Task level mutexes and locks

Task level mutexes and locks

Hi,

I'm a TBB newbie, but am familiar with concurrent programming etc... I've looked over the docs and read a few threads in the forum, so I am aware that I'm not the first to ask questions about DAGs.

I'm looking to use TBB to evaluate a complex directed graph of operations. I've seen a few suggestions on how to do this (eg: the white/grey/black edge colouring) which look reasonable, but involve quite a bit of book keeping to implement. I was wondering if there is anything equivalent to a task level mutex/lock which would simplify the implementation, and if not, is it a reasonable feature request?

For my purposes, we have a graph of operations. How I see it is that a TTB task is generated for each node in our graph, computes whatever it needs to do and shoves the result back into the graph node. So if we have a simple graph, where node A depends on nodes B and C, this would be fairly straight forward.
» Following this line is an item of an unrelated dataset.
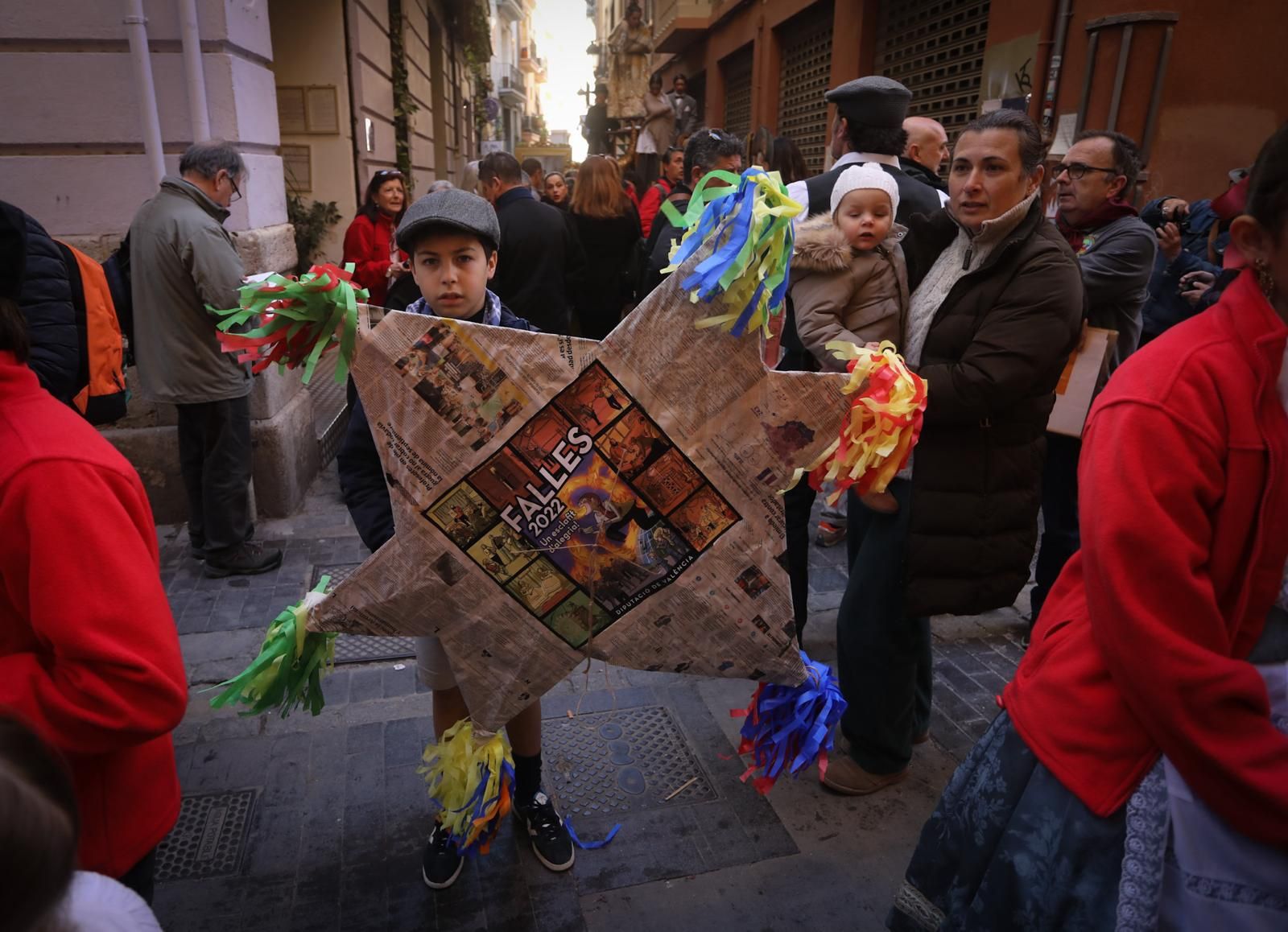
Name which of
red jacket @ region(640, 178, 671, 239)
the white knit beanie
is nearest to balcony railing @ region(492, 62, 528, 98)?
red jacket @ region(640, 178, 671, 239)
We recurse up backwards through the dependency chain from A, first generating task for A, which generates tasks for B and C and waits for them (or rather a continuation task does). Tasks B and C do what they need to do then task A runs. All happy and easy enough with TBB.

However if we have another node D, which both B and C depend on it gets complex. We have a diamond dependency, so B and C's tasks will attempt to generate a task for D. Boo, what do we do here? We could...
- compute D twice and waste a thread and associated resources,
- block one thread and wait for D to be computed and waste a thread,
- implement the edge colouring idea to traverse through D, which would be quite complex to implement the glue for.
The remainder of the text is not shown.